Your Garden In June
By Colin Dale, Notcutts Garden Centres
If you are fortunate enough to have a vegetable garden, this is a busy time for you!
Begin lifting early potatoes for immediate use once they are in full flower. The first outdoor sowings of salad crops will also be ready for use. Remember to pinch out the tops of Broad Bean plants when they are in full flower to help prevent Black Fly attacks. Successional sowings of soft herbs, salad leaves and Radish can still be made now. Remember to sow short rows every couple of weeks on a firm seed bed to ensure a continuous supply to the end of the summer.
Tomatoes grown in the green house should be ‘stopped’, by pinching out the tops, once they have set four to six trusses of fruit. Keep an eye on developing side shoots which should be removed so that the plants concentrate on making fruits not leaves! Water regularly and feed once a week with Tomorite or an equivalent liquid feed.
Your local garden centre will have stocks of summer bulbs and corms which can be planted now for late colour in borders or the cutting garden. Beautiful cottage garden plants, Dahlias are of special value if you are a flower arranger and perform from late summer through to the first frosts of the winter, when the tubers can be lifted and stored ready to be planted out again the following year. Another old favourite in flower now are Bearded Iris which will give valuable colour in a sunny, well drained border. They are available in a wide range of colours from pure white through to almost black, many with an evocative scent.
Old clumps should be split once they have finished flowering and some of the new vigorous pieces can be replanted, discarding the woody centres. Trim the sword shaped leaves to half of their height and plant with the rhizomes on top of the soil.
It is still not too late to give your perennials the ‘Chelsea Chop’. Reduce the height of new growth on Asters, Rudbeckia, Solidago and other late flowering subjects by half. This seems brutal, but the plants will produce more side shoots and thus more flowers! Deadhead earlier flowering subjects as the flowers fade and take the shoots back to new growth. Hardy Geraniums (Cranesbill’s) can be hacked right back to the ground after the first flush of flower is over - many will reward with one and even two more crops of flowers this year.

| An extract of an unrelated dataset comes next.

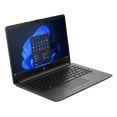 thumbnail image 1 of Laptop HP 240R G9 Intel Core i3 RAM 8GB SSD 256GB Pantalla 14” HD SVA Anti-reflectante Gráficos UHD B0ZP6AT, 1 of 4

Round up all of your unused containers and visit your local garden centre to choose from the wide range of summer bedding plants available. Remember to mix in some slow release fertiliser which will help feed the plants, cutting back on the amount of liquid feeding required. As well as feeding once a week with a liquid fertilizer such as Miracle Gro, deadhead your containers regularly and check for water each day to ensure maximum flower power!
Top Ten Tips for June
1. Begin lifting early potatoes for immediate use towards the end of the month, once they are in full flower. Apply a biological control of Nemaslug to the ground if slugs are a problem on the tubers.
2. Continue with successional sowings of salad crops and soft herbs, in short rows fortnightly to ensure a supply until the end of the summer.
3. Pinch out the tops of Broad Bean plants when they are in full flower to lessen attacks of Black Fly. Stop tomato plants once they have formed four to six trusses of fruit and keep an eye on developing side shoots which should be removed.
4. Visit your local garden centre and choose from stocks of summer flowering corms and tubers such as Dahlias which can be planted now, providing late colour in borders and as cut flowers for the house.
5. Divide old plants of Flag Iris once they have finished flowering. Discard the old woody centres and replant clumps of the young rhizomes, reducing the leaves by half and planting the rhizomes level with the soil surface.
6. Give your late flowering perennials such as Rudbeckia, Aster and Solidago the ‘Chelsea Chop’! Reduce the height of new growth by half, which will produce bushier plants and more flowers.
7. Round up all of your unused containers and visit your local garden centre to choose from the wide range of summer bedding plants available to give colour until late autumn. Purchase some slow release fertilizer to mix with the compost and a suitable liquid feed such as Miracle Gro or Phostogen.
8. On dry days, hoe off annual weeds in your borders and mulch any gaps using garden compost as it becomes available. Remember to use layers of material and add an activator such as Garotta, which will help speed up the rotting process.
9. Keep an eye on slug and snail control – especially if the weather is wet! Use a biological control of Nemaslug to cut the numbers or slug pellets used sparingly around vulnerable plants.
10. Deadhead your borders by taking the faded flower heads back to new shoots. Roses benefit from deadheading regularly and most will reward you with a succession of sweetly scented flowers throughout the summer.